It was three weeks into my first visit to the USA when I first heard the
honking of a car horn. My hosts informed me that honking was considered an
insult to other road users and was rarely resorted to if it was a must. On
roads, lane discipline and speed limits were strictly adhered to. Pedestrians
have the first right of way at intersections. I was struck by the civic discipline
on roads, malls and other public places.
The other aspects of life that strikes first–time visitors are civility
and cultural sensitivity of people. Passing strangers greeted each other with a
cheery ‘Hi’ or a smile or a nod. However, if in England “an Englishman’s home is
his castle”, in the USA, one can live in splendid isolation if one chose to,
within a civilised society.
The axiom “customer is king” is neither an empty slogan nor a cliché.
Sellers, store owners and service providers—all take it seriously as if their
life depended on it. Reputations to adhere to timelines are arduously
protected. Just to give an example, a made–to–order shirt was not delivered on
schedule. It was not the fault of the store but of the courier service. When
complained, the store sent a replacement. A day later the original dispatch
reached me. I called the store to inform that I would pay for it. The store
said it was not necessary; I could keep it. It was in a way a reparation the
store paid for the delay. Supermarkets like Costco accept return of
goods purchased even if they are used a few times.
Fastidious vegetarians like me need have no apprehensions about meat
contamination in made–to–order snacks in wayside Subway or Dunkin’
Donut franchises. The suppliers wear fresh gloves for making each order. I
was informed that all American food outlets and ice-cream parlours throw away
any leftovers when they close for the night.
An important aspect of American civic life is how people of diverse
cultural backgrounds and ethnicities live in perfect harmony. The weekly house
cleaner who visited my bro–in–law’s place and the plumber were Mexican
immigrants; both were over seventy. A taxi driver whom we engaged to go from Philadelphia
airport to our home in Bear (Delaware) forty miles away was a
Bangladeshi. A convenience store attached to a gasoline station was run by a Sardarji
who was more at ease in Hindi than English. A pest control company engaged to
cleanse bed bugs sent in an African–American technician. The fumigation had to
be done at 1500 F (500C).
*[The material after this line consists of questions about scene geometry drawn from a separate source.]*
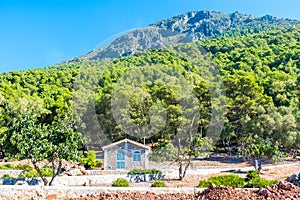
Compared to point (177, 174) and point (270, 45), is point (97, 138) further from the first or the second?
point (270, 45)

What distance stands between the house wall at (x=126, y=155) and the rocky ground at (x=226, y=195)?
1584 cm

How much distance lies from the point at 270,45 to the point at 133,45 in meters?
36.2

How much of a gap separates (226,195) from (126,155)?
1709cm

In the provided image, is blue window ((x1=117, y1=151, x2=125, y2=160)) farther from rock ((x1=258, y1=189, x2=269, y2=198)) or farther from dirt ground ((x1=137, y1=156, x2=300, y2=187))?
rock ((x1=258, y1=189, x2=269, y2=198))

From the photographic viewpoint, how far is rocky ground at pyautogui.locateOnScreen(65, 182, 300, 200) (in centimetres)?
659

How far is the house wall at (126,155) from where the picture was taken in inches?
917

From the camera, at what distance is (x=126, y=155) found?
2339cm

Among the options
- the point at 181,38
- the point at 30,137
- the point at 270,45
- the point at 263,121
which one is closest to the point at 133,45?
the point at 181,38

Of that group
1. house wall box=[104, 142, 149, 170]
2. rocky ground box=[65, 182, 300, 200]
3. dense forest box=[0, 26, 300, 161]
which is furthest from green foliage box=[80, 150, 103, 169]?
rocky ground box=[65, 182, 300, 200]

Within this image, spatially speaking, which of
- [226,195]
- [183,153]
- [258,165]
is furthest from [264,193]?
[258,165]

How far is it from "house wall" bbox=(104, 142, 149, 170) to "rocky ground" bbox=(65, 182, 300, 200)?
15.8 metres

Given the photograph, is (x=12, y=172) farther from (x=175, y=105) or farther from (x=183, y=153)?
(x=175, y=105)

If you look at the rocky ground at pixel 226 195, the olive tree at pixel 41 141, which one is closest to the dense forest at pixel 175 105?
the olive tree at pixel 41 141

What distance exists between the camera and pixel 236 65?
166 feet
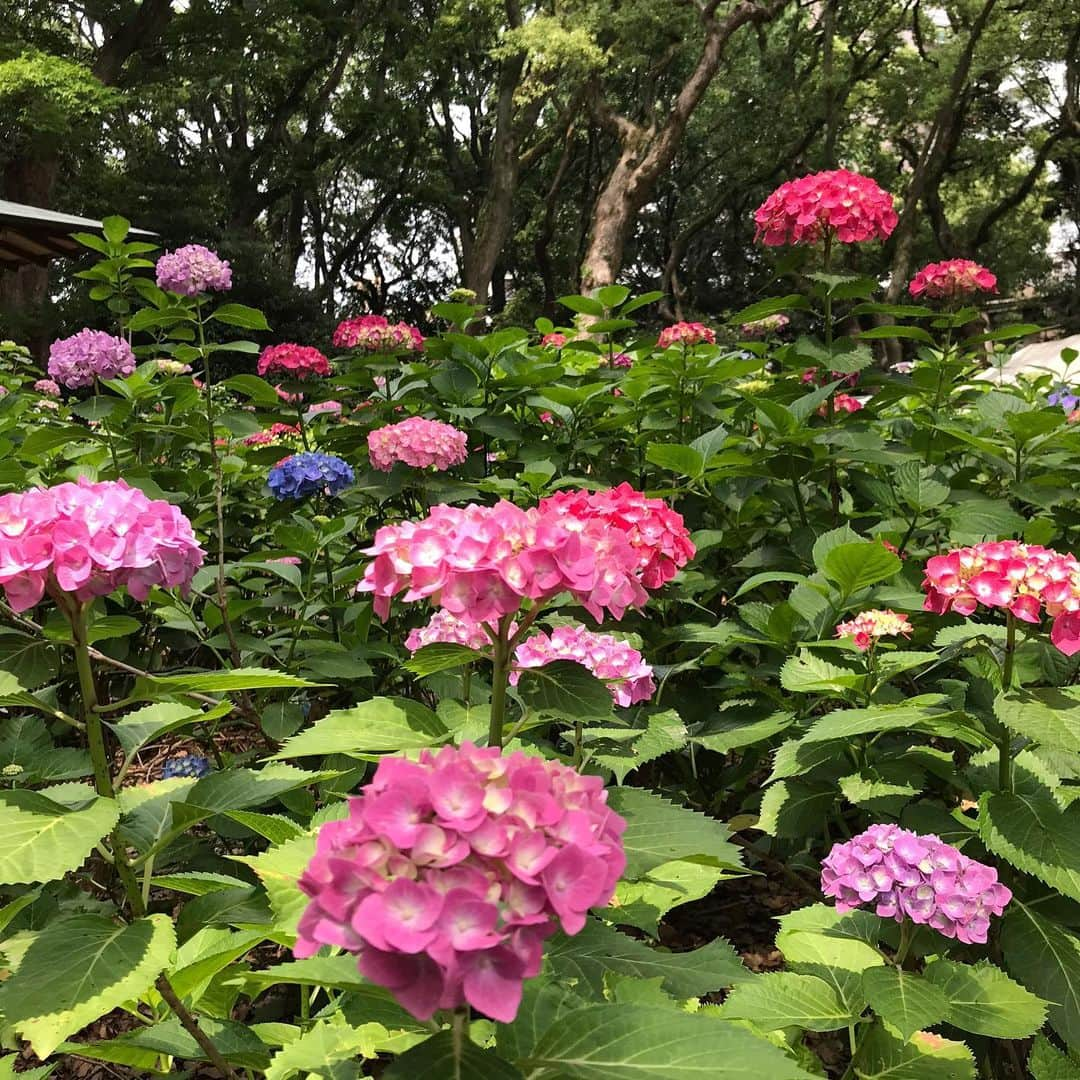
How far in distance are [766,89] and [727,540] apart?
20.0 meters

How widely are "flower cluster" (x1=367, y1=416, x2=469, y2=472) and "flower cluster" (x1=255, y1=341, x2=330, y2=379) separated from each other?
1.02 metres

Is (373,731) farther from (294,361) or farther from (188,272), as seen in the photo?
(294,361)

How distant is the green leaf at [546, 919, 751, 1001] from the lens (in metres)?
0.99

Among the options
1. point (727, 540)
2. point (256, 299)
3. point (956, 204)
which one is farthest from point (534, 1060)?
point (956, 204)

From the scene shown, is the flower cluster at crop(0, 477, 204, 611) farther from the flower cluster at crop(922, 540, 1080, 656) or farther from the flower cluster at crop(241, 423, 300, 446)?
the flower cluster at crop(241, 423, 300, 446)

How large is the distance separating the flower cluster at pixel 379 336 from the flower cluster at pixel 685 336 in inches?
43.3

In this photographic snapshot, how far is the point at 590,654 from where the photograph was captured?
5.69 ft

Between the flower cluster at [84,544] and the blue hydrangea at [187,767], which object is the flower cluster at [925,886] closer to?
the flower cluster at [84,544]

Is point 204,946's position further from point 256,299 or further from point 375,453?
point 256,299

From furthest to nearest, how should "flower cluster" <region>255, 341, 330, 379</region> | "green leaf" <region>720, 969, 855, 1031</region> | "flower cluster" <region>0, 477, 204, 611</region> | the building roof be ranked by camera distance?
the building roof
"flower cluster" <region>255, 341, 330, 379</region>
"green leaf" <region>720, 969, 855, 1031</region>
"flower cluster" <region>0, 477, 204, 611</region>

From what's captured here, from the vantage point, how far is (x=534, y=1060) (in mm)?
775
He did his job without a
whimper; accepted the $50 tip with a grin and left.
Our travels took us to several places in the Bay area in California;
from Dallas through Austin and Houston to Corpus Christi in Texas; and in the
East Coast to places like Virginia, New Jersey, New York, Washington DC and up
to Niagara on the Canadian border. We have seen everywhere White Americans,
Hispanics, African–Americans and Indians—all working in tandem; cordially
interacting with each other and going about their jobs. If there was any
racism we didn’t sense it.
There is a quaint American way for begging too. The beggars don’t waylay
public but silently sit on the sidewalks with a placard stuck out reading “Am
homeless. Please help”.
It is not to say there is no crime. We were told New York subways were
not safe at night when they are taken over by derelicts and drug addicts.
From what we saw and heard the law enforcement officers were even–handed
and did not discriminate between one ethnicity and another. If there were any
exceptions, it was because the police knew in advance the person sought to be
detained had or suspected to have had a history of crime.
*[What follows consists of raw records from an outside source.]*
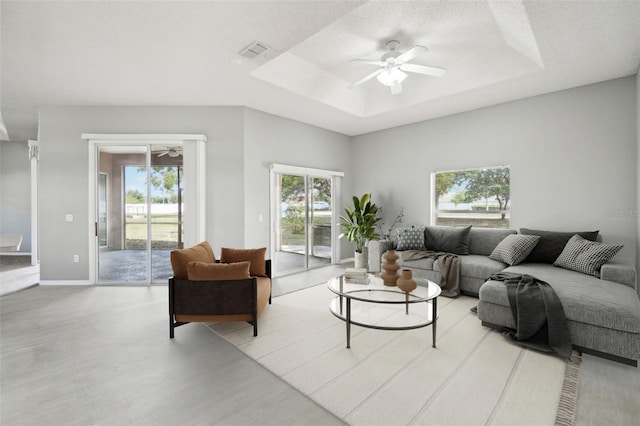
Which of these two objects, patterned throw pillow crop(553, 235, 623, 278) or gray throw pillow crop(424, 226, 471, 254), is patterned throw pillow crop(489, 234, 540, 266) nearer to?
patterned throw pillow crop(553, 235, 623, 278)

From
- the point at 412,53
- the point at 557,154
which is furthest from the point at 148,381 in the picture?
the point at 557,154

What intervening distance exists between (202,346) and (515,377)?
8.34 ft

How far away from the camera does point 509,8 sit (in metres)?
2.66

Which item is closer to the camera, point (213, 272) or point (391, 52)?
point (213, 272)

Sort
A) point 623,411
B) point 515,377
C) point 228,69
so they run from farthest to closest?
1. point 228,69
2. point 515,377
3. point 623,411

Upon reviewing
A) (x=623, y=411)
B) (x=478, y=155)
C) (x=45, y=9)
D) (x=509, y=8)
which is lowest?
(x=623, y=411)

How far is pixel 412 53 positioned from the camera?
298 centimetres

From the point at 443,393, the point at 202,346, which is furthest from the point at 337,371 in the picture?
the point at 202,346

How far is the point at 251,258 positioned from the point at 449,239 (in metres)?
3.07

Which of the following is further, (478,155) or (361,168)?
(361,168)

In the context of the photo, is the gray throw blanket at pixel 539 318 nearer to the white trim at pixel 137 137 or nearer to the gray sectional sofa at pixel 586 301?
the gray sectional sofa at pixel 586 301

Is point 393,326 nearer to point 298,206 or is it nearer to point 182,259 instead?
point 182,259

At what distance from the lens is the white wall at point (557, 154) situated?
3.73 meters

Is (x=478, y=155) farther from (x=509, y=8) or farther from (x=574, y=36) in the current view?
(x=509, y=8)
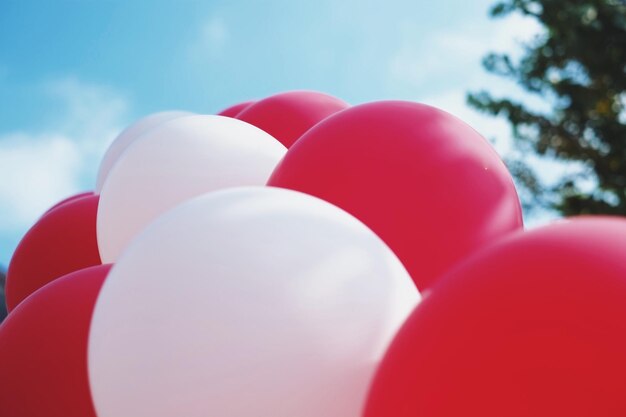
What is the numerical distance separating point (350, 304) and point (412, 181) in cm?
59

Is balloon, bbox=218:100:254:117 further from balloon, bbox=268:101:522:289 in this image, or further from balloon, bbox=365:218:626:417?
balloon, bbox=365:218:626:417

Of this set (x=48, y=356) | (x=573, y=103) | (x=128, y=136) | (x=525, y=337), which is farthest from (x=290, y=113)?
(x=573, y=103)

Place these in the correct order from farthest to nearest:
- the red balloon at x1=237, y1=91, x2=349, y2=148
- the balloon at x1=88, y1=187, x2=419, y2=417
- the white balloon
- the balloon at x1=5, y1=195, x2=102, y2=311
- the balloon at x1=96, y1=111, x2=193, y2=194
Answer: the balloon at x1=96, y1=111, x2=193, y2=194, the red balloon at x1=237, y1=91, x2=349, y2=148, the balloon at x1=5, y1=195, x2=102, y2=311, the white balloon, the balloon at x1=88, y1=187, x2=419, y2=417

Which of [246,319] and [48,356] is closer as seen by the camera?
[246,319]

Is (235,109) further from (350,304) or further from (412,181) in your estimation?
(350,304)

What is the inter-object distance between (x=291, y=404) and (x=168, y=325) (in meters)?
0.26

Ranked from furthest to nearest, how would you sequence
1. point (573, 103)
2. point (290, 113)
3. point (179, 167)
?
point (573, 103)
point (290, 113)
point (179, 167)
We did have brushes with the law enforcement officers twice and on both
occasions the officers were polite and sought to resolve issues with palpable
empathy. The first time we had a problem was with the immigration authorities
in San Francisco. I could not fill in the “Address of Local Residence” column in
the immigration form as I did not know it. I explained to the officer that my
daughter was coming to the airport to pick me up. He said that that was not
enough. They could not allow an immigrant who “did not have a place of stay”, to
enter the United States. We did not know what to do. Finally he relented and
said as it was our first visit he was allowing us; stamped our passports and
warmly welcomed us.
The second incident took place in Bear, Delaware. Wanting to call
India I dialed +91 without prefixing it with the ISD code 011. Even though it
was not exactly a correct dial, the system “automatically corrected” it—to
discomfit me as it turned out—and dialed the US emergency code 911. There was
an answer from the other side before I could disconnect the call. No matter.
The system took over. In a few minutes two carloads of hefty policemen with wireless
sets and guns hanging from their belts descended on the house. When I answered
the bell the lead officer politely asked me whether I dialed 911. I said I did.
With an apology I explained that I was trying to call India and instead of the
code +91 must have dialed 911 by mistake. He asked me if I was sure everything
was okay. I assured him that there was no problem. He accepted the apology and
explanation; said it was okay and went away.
I visited the USA twice, in 2017 and 2019. In the time I was there I
hadn’t seen a hint of racism—unless the whole nation was pretending. What
happened then in the last couple of weeks? Why is the whole nation on the boil?